INSTRUCTIONS TO FOLLOW:
Take the line that contains "Between the swan's" and every line after it in the material below, and quote them exactly.

DATASET RECORDS:
= = = = =

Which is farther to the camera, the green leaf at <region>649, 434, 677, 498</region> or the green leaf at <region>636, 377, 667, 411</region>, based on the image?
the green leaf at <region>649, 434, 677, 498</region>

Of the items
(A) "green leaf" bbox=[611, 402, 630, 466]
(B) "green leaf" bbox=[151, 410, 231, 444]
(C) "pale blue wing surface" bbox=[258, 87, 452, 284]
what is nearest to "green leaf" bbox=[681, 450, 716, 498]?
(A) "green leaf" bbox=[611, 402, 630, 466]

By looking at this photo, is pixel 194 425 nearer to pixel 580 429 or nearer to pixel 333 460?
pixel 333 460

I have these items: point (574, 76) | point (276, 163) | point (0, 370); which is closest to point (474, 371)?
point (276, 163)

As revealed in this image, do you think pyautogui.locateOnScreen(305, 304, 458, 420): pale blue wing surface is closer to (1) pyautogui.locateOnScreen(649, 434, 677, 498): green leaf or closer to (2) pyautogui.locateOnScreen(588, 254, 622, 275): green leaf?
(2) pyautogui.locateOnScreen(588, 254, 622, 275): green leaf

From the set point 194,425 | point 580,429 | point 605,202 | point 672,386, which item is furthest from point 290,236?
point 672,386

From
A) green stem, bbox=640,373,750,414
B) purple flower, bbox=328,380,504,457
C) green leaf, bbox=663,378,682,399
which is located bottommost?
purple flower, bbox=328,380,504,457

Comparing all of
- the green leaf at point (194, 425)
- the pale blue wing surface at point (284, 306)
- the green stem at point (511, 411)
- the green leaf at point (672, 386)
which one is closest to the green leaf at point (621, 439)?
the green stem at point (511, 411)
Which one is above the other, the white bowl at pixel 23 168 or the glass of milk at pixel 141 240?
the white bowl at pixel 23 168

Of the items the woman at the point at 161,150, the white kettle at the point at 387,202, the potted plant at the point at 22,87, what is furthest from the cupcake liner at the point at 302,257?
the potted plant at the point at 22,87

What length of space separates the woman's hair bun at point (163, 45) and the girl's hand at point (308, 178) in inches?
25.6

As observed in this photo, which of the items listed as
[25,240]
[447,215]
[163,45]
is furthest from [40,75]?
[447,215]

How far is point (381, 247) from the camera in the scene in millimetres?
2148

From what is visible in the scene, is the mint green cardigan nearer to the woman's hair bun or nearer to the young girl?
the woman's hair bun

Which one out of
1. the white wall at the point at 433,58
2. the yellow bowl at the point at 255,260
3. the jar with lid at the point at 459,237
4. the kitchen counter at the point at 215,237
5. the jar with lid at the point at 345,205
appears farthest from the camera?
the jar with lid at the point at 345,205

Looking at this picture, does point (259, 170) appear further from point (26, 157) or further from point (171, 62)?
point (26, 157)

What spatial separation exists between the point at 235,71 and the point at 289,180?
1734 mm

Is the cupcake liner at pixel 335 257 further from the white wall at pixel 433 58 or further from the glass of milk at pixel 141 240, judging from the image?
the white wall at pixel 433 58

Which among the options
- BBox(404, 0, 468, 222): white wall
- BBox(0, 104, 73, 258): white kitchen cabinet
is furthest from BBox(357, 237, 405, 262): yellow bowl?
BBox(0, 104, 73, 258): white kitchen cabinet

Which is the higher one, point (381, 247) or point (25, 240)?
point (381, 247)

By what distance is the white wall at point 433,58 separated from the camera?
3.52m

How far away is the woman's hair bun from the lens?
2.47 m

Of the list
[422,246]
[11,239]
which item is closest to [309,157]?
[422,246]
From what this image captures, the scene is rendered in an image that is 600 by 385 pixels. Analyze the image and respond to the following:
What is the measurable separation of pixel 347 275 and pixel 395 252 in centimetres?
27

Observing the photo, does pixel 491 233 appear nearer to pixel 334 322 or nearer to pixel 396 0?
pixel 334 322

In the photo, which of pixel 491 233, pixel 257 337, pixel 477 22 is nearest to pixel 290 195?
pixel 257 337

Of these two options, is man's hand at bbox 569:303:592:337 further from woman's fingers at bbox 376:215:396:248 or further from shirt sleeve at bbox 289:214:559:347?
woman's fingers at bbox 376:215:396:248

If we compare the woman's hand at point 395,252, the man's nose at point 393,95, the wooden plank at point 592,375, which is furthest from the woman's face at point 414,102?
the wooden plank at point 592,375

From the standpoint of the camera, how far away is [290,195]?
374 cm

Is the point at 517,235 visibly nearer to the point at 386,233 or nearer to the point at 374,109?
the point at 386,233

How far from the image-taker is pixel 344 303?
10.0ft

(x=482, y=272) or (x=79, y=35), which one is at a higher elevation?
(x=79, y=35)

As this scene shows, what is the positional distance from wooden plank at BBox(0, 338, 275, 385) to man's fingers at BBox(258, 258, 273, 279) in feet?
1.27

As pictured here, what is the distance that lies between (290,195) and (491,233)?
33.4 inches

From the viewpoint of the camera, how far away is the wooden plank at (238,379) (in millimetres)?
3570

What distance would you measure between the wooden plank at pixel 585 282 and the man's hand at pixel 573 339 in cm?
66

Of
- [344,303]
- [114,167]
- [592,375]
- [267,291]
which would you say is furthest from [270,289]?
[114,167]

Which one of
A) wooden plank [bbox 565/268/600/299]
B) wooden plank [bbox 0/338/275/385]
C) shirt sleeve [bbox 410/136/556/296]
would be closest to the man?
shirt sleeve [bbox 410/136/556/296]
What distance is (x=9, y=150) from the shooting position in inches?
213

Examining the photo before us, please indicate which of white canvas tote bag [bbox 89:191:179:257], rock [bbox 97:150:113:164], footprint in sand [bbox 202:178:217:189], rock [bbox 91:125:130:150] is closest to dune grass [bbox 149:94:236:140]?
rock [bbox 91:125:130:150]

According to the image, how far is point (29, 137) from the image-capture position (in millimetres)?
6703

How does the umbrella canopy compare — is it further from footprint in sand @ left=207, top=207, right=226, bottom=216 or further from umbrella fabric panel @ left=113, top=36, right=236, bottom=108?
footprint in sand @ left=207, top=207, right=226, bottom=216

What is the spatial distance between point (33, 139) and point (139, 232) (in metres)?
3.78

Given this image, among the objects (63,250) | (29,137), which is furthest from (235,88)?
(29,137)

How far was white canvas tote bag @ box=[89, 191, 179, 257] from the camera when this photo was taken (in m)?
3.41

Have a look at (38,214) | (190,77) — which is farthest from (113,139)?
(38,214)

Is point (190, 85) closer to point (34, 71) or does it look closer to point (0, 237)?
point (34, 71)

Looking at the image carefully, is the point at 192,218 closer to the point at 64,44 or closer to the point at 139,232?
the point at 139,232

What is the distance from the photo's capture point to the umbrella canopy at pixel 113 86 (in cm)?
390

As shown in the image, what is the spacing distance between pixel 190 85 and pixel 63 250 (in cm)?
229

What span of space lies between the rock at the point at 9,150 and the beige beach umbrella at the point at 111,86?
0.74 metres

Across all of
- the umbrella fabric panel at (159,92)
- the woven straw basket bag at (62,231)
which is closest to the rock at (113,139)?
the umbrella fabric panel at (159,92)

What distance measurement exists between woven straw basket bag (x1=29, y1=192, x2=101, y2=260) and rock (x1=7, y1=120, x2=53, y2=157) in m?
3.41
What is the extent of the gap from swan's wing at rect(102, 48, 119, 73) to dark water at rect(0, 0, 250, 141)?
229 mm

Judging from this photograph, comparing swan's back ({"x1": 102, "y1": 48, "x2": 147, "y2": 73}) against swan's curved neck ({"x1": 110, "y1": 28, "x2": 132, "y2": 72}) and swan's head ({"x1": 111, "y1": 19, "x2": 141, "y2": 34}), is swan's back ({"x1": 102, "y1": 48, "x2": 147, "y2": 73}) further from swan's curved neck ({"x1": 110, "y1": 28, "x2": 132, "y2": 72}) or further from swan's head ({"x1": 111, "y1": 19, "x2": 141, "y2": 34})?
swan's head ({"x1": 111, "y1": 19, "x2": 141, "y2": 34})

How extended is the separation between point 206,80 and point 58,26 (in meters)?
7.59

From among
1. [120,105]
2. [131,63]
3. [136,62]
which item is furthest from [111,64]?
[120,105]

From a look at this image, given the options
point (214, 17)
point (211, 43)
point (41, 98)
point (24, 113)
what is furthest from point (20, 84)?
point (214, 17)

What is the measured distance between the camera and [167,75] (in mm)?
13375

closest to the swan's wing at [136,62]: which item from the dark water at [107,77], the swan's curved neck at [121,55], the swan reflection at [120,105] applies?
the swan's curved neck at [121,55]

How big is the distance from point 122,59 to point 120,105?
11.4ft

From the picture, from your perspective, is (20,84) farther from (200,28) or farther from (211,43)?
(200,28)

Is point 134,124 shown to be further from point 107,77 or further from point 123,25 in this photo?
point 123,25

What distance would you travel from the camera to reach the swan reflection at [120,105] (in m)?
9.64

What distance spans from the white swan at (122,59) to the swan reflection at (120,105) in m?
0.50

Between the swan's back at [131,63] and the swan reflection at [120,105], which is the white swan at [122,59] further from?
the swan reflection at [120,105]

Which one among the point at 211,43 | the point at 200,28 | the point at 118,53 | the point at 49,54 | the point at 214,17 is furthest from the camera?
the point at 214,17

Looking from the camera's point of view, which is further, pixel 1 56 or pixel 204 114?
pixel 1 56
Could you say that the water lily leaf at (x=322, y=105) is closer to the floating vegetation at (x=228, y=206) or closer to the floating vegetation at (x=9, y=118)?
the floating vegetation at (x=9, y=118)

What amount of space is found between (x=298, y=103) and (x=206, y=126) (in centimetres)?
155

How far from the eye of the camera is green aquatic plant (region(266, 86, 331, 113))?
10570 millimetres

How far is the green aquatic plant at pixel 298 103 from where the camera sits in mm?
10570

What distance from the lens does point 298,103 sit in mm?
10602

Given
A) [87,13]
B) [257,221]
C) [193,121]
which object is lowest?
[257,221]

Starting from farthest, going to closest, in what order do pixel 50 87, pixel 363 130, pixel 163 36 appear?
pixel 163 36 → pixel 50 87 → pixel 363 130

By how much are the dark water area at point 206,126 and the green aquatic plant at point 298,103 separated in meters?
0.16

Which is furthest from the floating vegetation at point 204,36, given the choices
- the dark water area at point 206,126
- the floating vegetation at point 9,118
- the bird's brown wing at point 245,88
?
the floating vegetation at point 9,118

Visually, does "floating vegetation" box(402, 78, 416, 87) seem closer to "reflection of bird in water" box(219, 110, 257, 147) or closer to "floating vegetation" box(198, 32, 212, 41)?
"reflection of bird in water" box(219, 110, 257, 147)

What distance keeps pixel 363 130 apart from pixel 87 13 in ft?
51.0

= = = = =

REPLY:
Between the swan's back at [131,63] and the swan reflection at [120,105], which is the white swan at [122,59] further from?
the swan reflection at [120,105]

Which one among the point at 211,43 | the point at 200,28 | the point at 118,53 | the point at 49,54 | the point at 214,17 is furthest from the camera?
the point at 214,17

Looking from the camera's point of view, which is further, pixel 1 56 or pixel 204 114?
pixel 1 56
Could you say that the water lily leaf at (x=322, y=105) is closer to the floating vegetation at (x=228, y=206) or closer to the floating vegetation at (x=9, y=118)?
the floating vegetation at (x=9, y=118)

What amount of space is found between (x=298, y=103) and (x=206, y=126) (in centimetres)?
155

How far from the eye of the camera is green aquatic plant (region(266, 86, 331, 113))?
10570 millimetres

How far is the green aquatic plant at pixel 298 103 from where the camera sits in mm?
10570

What distance from the lens does point 298,103 sit in mm?
10602

Given
A) [87,13]
B) [257,221]
C) [193,121]
which object is lowest?
[257,221]

Starting from farthest, going to closest, in what order do pixel 50 87, pixel 363 130, pixel 163 36 appear?
pixel 163 36 → pixel 50 87 → pixel 363 130

By how much are the dark water area at point 206,126 and the green aquatic plant at point 298,103 separated in meters?
0.16

Which is furthest from the floating vegetation at point 204,36, given the choices
- the dark water area at point 206,126
- the floating vegetation at point 9,118
- the bird's brown wing at point 245,88
?
the floating vegetation at point 9,118

Visually, does "floating vegetation" box(402, 78, 416, 87) seem closer to "reflection of bird in water" box(219, 110, 257, 147) or closer to "floating vegetation" box(198, 32, 212, 41)?
"reflection of bird in water" box(219, 110, 257, 147)

What distance keeps pixel 363 130 apart from pixel 87 13 in ft?
51.0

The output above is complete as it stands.